Why Seven Steps?

Reducing a step before H1 might seem like a marginal modification, yet it changes everything.

With one less stride, the athlete must apply force more effectively, increase stride length, and sustain acceleration with greater efficiency.

Recent research in sprint hurdling biomechanics (for instance, Wild, Bezodis & Morin, European Journal of Sport Science, 2023) highlights that optimising stride distribution in the first ten metres can significantly enhance hurdle approach velocity.

In practical terms, this means that a well-executed seven-step pattern compresses acceleration, producing a faster and more controlled entry into the first hurdle.

However, it comes with its challenges:

  • The front leg often changes, forcing athletes to use their non-dominant leg on the front pedal.
  • The start feels unstable at first, as the body learns a new rhythm and contact timing.
  • The take-off distance from the hurdle increases, requiring trust and repetition.

With time, strength, and consistent feedback, these obstacles fade. The new rhythm takes shape — smoother, more efficient, and ultimately more competitive.


Set Position and First Movements

The technical reconfiguration starts right at the line.

The set position is now slightly closer to the start line, with a rounded spine and a relaxed neck. This posture allows a direct force application from the blocks while keeping tension under control.

At the gun, the athlete must drive through the rear leg with full extension — no rush to touch the ground again, just a long, deliberate push.

What follows sets the tone for the rest of the approach. Every contact must feel decisive, not hurried.

A critical yet often overlooked factor is visual control.

Training your gaze to stay within your lane — ignoring what happens elsewhere — helps preserve rhythm and composure. As supported by Wulf & Prinz (2001), attentional focus directly affects movement coordination; losing it, even for a fraction of a second, breaks the pattern.

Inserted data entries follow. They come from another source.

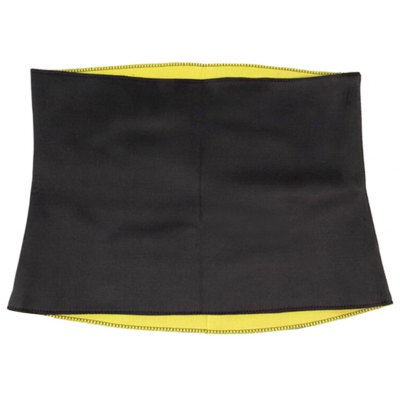 Waist Slimming Neoprene Corset Women Belt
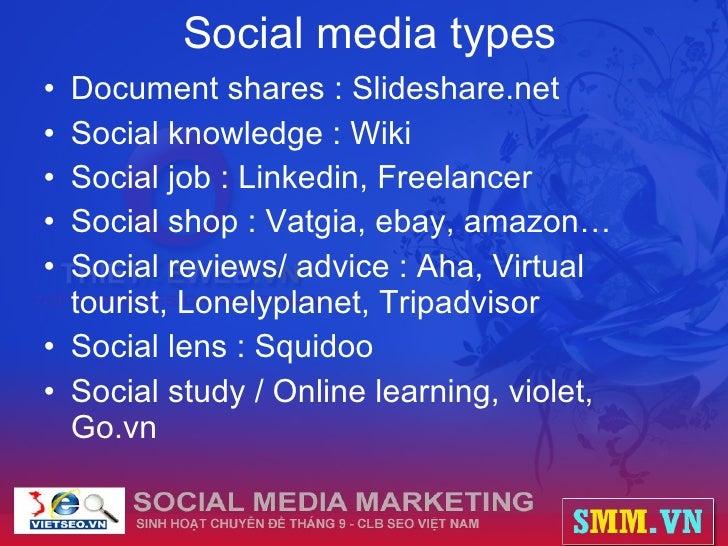 Social media types <ul><li>Document shares : Slideshare.net </li></ul><ul><li>Social knowledge : Wiki </li></ul><ul><li>So...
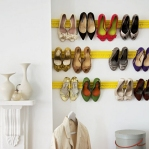 crown molding for heel collections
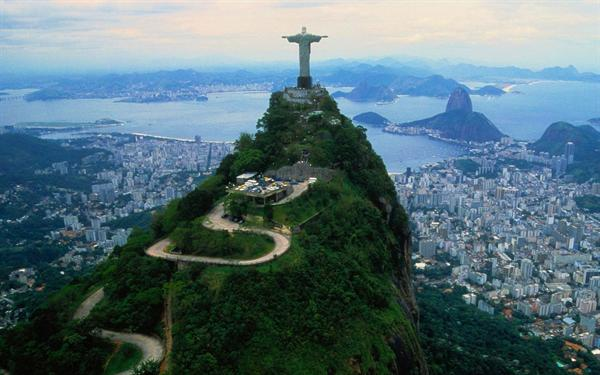 Christ the Redeemer and Sugar Loaf Mountain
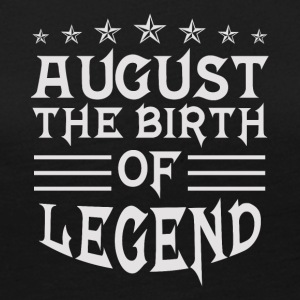 August The Birth of Legend - Women's Premium Long Sleeve T-Shirt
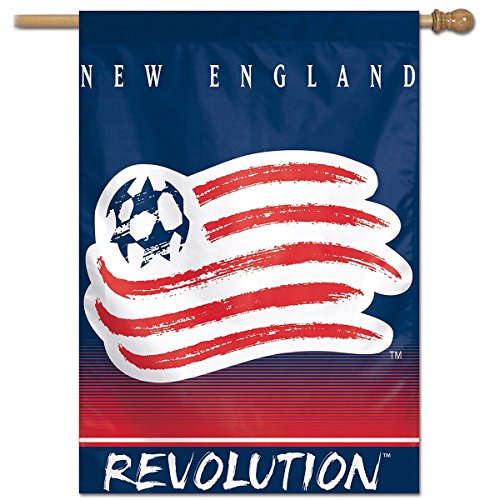 fan products of New England Revolution House Flag and Banner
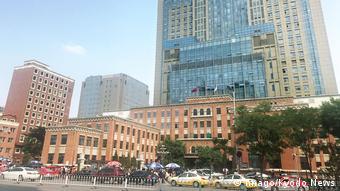 China Krankenhaus, in das Liu Xiaobo eingeliefert wurde (Imago/Kyodo News)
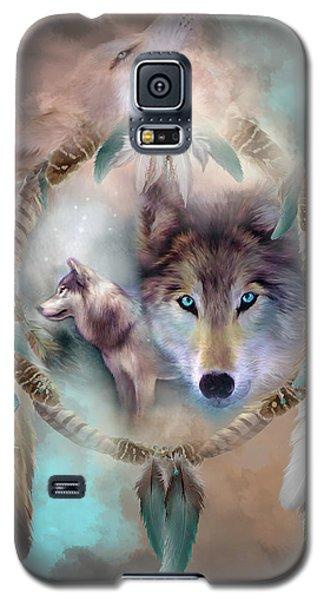 Wolf - Dreams Of Peace Galaxy S5 Case by Carol Cavalaris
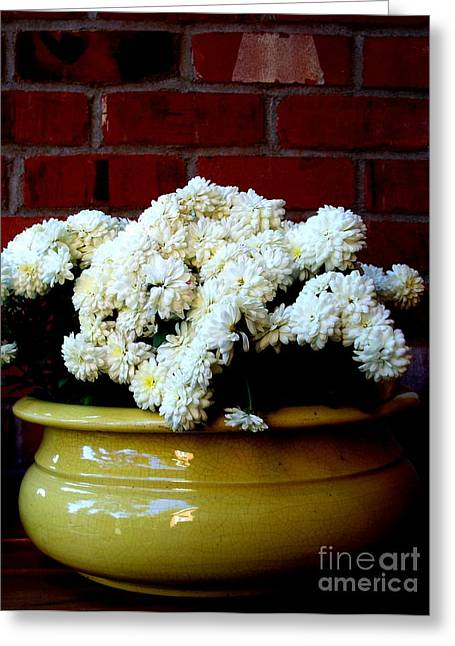 Chrysanthemums In A Yellow Pot Greeting Card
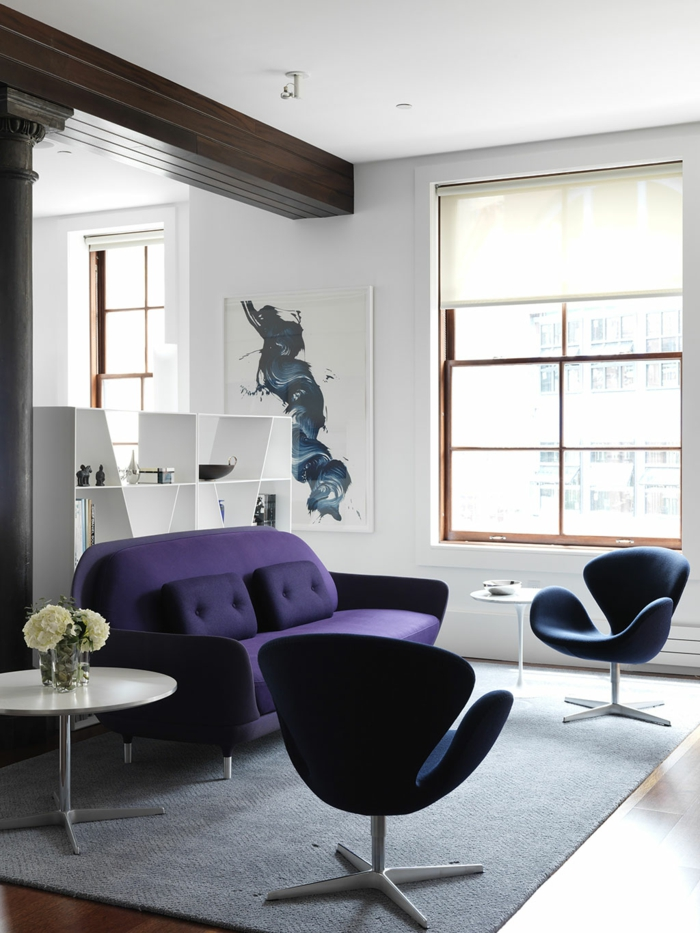 idées déco salon en violet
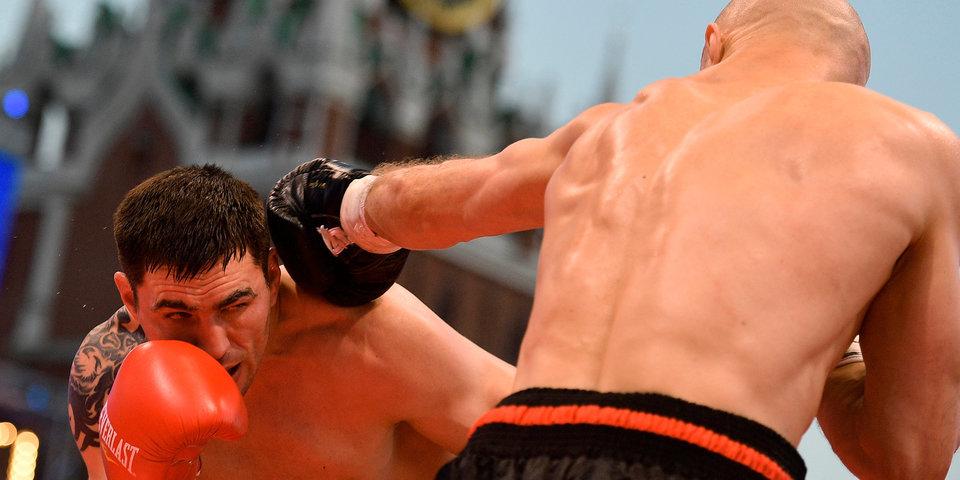 Украинский боксер Каштанов получил гражданство РФ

Take-Off and Rhythm Through H1

As the approach evolves, the take-off point moves slightly further back. Initially, this can feel unnatural. Many athletes hesitate, unsure of the spatial reference. But biomechanically, this longer take-off enables better body projection and smoother alignment for the second hurdle.

Here lies one of the subtle beauties of the seven-step start:

when executed with patience, it delivers a more elastic, rhythmical pattern between H1 and H2. The athlete doesn’t just reach the hurdle — they flow through it.


Training Transfer and Technical Feedback

Implementing a new start model in training is one thing; reproducing it under race conditions is another.

Competition brings adrenaline, pressure, and timing shifts that can easily destabilise a new motor pattern.

To counter this, we rely heavily on video analysis. Reviewing block exits, body angles, and hurdle spacing frame by frame reveals small inefficiencies invisible at full speed — a shoulder dropping too early, a hesitation in the first contact, or an excessive lean before take-off.

Visual feedback accelerates correction. As Mackala and Coh (New Studies in Athletics, 2019) emphasise, feedback loops based on high-speed footage significantly reduce adaptation time in sprint phases.


Beyond Mechanics

Ultimately, the shift from eight to seven steps is not a purely mechanical process. It demands trust, discipline, and the ability to embrace discomfort. Every athlete who undergoes this transformation learns that progress is rarely linear. There are frustrating days and sudden breakthroughs — moments when everything suddenly aligns and the new rhythm feels effortless.

When that happens, the start is no longer a collection of movements. It becomes a single, seamless action — power, rhythm, and intent moving in one direction.